(Beginning of Excerpted records)
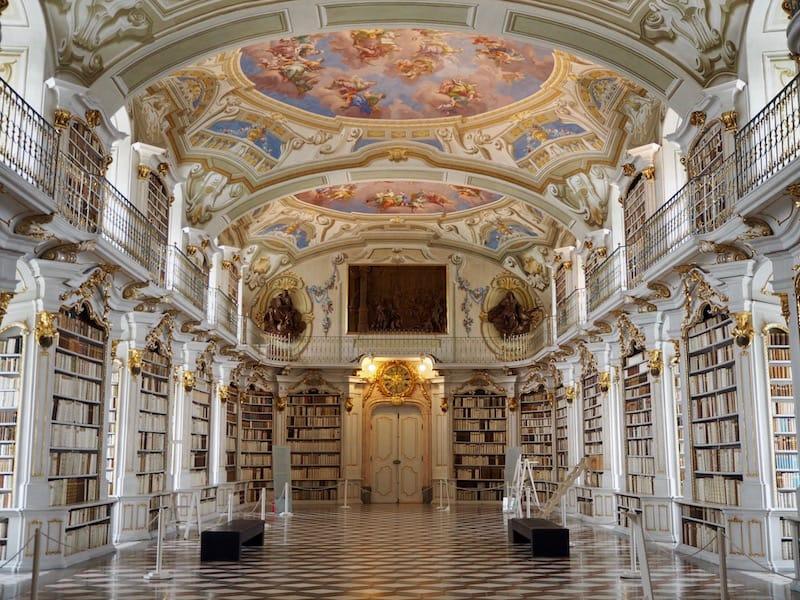 """Dazu kommt mit der Stiftbibliothek in Admont eines der """"acht Weltwunder"""", die weltweit größte Klosterbibliothek der Welt mit über 70.000 (!) Büchern nämlich ..."""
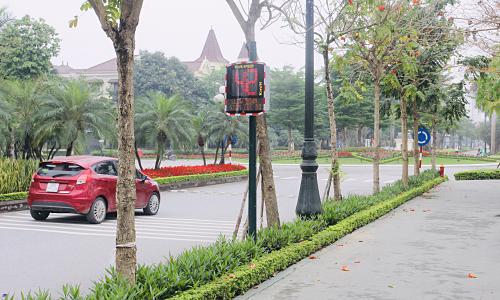 Ciputra Hanoi lắp radar tín hiệu tốc độ trong nội khu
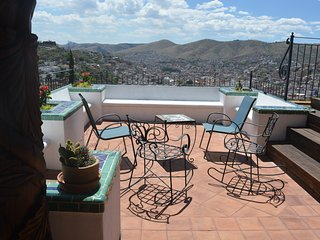 Spectacular View short walk from center, Guanajuato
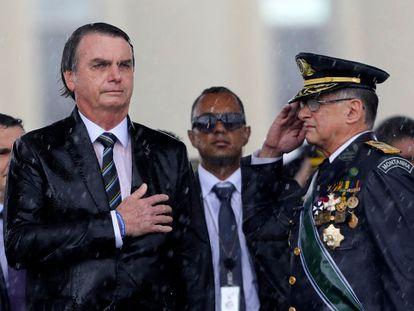 El presidente  Bolsonaro y el excomandante del Ejército, Edson Pujol, en abril de 2019.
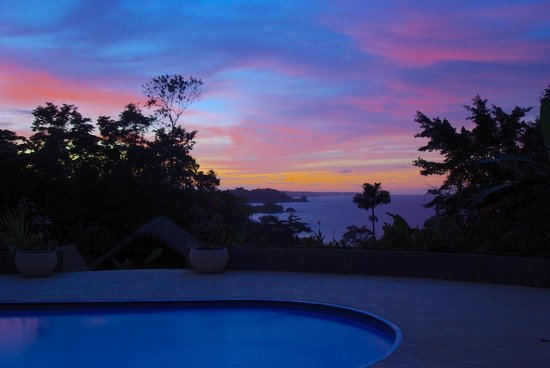 Red Frog Beach Island Resort & Spa: Sunset
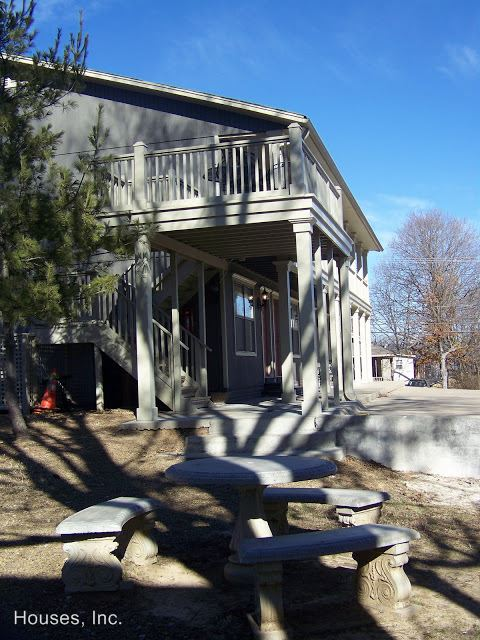 1 Bedroom 1 Bathroom Apartment for rent at 711 W. Douglas Street in Fayetteville, AR
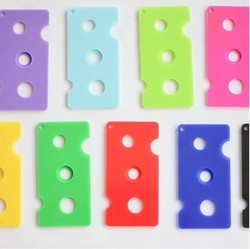 Cena hurtowa fabrycznie-7 kolorów OLEJEK ETERYCZNY brelok do kluczy do narzędzie do usuwania do 1 ml 2 ml 5 ml 10 ml -100 ml roletki i czapki butelka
(End of Excerpted records)
Aim of the exercise =>
Quote precisely the lines of the data from the line containing "Red Frog Beach Island Resort & Spa: Sunset" through its final line, both included, excluding pictures.

Result for this task =>
 Red Frog Beach Island Resort & Spa: Sunset
 1 Bedroom 1 Bathroom Apartment for rent at 711 W. Douglas Street in Fayetteville, AR
 Cena hurtowa fabrycznie-7 kolorów OLEJEK ETERYCZNY brelok do kluczy do narzędzie do usuwania do 1 ml 2 ml 5 ml 10 ml -100 ml roletki i czapki butelka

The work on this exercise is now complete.